FBI chief is investigated over wife's alleged abuses

WASHINGTON — WASHINGTON -- The Department of Justice is investigating allegations that FBI Director William S. Sessions permitted his wife and his special assistant to misuse power, sources familiar with the inquiry said last night.

ABC News also reported yesterday that the probe involved possible ethics violations involving government-paid travel.


Quoting sources familiar with the inquiry, the network said investigators are checking "Sessions' travel records and those of his wife, Alice, to see whether government autos, airplanes and personnel have been used for private purposes."

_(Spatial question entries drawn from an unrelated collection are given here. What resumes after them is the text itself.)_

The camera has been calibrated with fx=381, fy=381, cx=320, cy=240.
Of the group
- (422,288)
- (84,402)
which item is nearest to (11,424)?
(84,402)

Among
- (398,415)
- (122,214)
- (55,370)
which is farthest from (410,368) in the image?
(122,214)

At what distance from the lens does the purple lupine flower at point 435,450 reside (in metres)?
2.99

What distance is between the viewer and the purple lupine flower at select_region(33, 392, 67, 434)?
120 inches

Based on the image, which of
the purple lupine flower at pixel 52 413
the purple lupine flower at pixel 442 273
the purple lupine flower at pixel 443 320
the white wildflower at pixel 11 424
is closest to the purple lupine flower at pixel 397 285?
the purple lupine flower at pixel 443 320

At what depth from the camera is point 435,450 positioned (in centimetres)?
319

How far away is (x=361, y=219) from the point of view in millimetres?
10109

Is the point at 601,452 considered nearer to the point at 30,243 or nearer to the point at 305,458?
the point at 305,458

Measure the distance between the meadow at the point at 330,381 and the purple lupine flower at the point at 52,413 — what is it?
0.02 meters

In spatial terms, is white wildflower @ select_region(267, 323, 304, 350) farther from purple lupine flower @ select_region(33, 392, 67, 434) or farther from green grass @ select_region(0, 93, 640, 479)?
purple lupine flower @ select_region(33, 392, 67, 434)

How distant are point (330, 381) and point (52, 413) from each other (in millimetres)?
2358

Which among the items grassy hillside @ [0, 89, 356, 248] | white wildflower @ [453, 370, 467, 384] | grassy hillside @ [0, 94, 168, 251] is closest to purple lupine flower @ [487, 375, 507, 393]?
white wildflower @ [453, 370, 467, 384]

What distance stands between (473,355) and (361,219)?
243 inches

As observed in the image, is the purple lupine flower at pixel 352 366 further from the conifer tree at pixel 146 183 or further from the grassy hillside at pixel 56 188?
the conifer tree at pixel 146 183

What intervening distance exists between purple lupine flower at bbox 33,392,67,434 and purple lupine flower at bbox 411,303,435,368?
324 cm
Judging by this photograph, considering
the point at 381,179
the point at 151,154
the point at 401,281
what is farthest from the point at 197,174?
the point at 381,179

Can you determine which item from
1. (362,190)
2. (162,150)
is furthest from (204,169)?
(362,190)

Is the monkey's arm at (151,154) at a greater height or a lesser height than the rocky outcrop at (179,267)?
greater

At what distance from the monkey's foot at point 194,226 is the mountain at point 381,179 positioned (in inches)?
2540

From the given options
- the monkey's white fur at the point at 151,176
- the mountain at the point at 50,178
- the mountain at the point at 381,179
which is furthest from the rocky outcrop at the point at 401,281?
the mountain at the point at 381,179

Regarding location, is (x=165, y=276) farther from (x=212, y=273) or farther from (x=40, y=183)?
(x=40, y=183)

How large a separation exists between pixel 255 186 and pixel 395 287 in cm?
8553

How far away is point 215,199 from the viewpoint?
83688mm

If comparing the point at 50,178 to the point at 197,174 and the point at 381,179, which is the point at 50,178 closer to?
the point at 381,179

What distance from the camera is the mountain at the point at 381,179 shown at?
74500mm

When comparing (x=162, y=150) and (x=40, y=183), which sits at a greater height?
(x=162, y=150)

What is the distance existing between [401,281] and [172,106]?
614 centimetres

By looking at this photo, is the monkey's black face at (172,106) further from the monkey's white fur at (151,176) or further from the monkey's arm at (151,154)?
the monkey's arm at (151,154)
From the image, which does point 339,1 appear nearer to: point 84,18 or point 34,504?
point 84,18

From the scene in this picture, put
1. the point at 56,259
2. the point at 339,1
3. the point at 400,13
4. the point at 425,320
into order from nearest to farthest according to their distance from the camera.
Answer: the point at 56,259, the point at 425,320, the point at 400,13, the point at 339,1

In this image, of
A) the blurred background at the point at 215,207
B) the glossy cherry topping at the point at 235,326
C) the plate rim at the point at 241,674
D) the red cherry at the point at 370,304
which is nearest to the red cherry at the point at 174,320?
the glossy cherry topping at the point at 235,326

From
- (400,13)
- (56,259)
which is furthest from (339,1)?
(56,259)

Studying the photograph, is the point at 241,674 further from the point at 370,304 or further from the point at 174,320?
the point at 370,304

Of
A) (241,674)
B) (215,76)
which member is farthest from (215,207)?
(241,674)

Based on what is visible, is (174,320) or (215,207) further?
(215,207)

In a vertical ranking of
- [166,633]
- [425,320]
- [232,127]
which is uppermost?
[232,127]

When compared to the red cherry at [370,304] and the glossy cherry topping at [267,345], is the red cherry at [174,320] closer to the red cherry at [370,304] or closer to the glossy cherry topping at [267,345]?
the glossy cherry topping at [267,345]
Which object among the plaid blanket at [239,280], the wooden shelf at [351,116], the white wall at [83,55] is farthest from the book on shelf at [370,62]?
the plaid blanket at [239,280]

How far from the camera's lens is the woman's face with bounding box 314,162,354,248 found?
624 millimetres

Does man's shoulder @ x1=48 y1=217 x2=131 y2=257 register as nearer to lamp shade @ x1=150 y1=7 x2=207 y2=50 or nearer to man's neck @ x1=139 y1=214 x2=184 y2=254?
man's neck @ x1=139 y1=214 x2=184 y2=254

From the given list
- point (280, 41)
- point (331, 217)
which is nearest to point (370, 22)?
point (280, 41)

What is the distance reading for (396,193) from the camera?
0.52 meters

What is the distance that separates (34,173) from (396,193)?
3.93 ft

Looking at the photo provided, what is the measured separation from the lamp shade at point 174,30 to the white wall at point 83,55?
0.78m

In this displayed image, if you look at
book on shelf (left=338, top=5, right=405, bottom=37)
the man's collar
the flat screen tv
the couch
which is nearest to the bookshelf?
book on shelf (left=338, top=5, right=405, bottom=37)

The misuse of power allegations range from his assistant, Sarah Munford, allegedly using her FBI credentials to try to persuade a Texas trooper not to ticket her son to Mrs. Sessions obtaining a special building pass that normally requires top secret security clearance and is reserved for assistant FBI directors.

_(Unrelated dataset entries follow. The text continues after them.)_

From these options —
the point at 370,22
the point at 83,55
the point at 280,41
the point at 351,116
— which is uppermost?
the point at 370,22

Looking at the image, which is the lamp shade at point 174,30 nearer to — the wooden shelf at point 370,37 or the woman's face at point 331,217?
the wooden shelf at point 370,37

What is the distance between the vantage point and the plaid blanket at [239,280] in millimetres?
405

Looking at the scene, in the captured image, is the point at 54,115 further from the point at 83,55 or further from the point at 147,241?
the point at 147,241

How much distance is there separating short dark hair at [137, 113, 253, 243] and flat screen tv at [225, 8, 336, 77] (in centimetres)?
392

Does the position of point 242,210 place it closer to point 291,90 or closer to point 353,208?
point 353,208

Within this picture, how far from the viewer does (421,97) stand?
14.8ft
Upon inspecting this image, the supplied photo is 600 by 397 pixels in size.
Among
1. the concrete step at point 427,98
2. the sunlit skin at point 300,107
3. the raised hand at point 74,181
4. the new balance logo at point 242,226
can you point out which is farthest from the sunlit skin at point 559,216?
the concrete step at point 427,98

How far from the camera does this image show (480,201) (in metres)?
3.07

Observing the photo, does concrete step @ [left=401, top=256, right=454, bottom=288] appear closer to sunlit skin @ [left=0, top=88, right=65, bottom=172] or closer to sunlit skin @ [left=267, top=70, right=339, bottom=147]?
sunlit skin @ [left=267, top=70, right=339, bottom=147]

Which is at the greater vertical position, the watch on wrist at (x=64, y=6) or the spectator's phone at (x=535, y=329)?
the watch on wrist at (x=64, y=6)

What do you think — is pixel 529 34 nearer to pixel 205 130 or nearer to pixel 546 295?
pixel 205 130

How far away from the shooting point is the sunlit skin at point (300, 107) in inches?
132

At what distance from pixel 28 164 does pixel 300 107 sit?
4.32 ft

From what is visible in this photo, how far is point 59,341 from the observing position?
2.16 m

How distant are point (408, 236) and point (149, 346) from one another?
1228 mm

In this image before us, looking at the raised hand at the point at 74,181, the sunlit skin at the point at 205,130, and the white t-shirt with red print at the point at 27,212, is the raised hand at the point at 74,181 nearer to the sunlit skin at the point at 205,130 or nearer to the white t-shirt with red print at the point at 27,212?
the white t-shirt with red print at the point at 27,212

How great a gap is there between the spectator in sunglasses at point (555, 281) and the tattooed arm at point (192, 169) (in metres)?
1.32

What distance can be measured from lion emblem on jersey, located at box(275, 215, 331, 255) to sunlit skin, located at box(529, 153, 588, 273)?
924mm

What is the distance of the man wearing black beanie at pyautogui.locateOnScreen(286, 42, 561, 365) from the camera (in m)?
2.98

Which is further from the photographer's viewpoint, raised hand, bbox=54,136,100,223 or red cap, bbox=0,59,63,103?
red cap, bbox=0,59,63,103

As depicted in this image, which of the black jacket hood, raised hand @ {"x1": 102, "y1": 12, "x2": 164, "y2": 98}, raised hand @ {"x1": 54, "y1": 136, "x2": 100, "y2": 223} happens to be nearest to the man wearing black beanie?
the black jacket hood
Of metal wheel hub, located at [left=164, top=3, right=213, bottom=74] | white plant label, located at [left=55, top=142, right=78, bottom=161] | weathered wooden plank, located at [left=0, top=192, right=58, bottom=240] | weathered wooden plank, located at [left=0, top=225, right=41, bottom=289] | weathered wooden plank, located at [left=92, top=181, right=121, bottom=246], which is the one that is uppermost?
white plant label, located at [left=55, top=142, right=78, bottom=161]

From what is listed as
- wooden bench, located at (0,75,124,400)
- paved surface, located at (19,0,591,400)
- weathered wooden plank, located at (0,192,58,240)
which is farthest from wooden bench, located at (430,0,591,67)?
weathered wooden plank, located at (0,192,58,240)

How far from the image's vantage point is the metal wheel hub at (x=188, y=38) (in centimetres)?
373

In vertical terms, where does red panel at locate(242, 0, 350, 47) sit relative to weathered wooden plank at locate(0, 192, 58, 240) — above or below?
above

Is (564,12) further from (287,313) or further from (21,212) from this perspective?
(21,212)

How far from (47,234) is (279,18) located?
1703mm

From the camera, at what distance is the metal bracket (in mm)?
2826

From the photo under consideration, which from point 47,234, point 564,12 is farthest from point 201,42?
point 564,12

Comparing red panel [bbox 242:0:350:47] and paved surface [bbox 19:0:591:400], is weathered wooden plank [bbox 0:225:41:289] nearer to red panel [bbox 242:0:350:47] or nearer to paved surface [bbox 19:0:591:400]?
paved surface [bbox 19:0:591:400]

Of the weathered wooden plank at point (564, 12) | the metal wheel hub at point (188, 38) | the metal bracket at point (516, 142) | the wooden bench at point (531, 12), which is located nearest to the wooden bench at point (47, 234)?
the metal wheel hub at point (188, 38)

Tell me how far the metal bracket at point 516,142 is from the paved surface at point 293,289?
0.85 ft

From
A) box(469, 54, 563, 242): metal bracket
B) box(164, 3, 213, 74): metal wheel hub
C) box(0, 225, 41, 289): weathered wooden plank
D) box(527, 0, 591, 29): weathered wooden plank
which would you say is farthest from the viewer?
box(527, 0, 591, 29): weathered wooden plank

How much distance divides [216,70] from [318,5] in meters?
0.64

Mr. Sessions confirmed in a telephone interview with Reuters last night that an inquiry had begun.

"I can confirm that there is an inquiry, but beyond that I cannot comment," he said.

Spokesmen for the FBI and for the attorney general declined to comment.

Ron Kessler, author of a book on the FBI, said yesterday that the allegations were detailed in an eight-page letter he wrote to the FBI on June 24 when he was seeking to interview Mr. Sessions on the charges.

Mr. Kessler said that none of the misconduct allegations involves Mr. Sessions. "He's so careful that he retains paper clips on FBI documents sent to him and returns them to the bureau," Mr. Kessler said.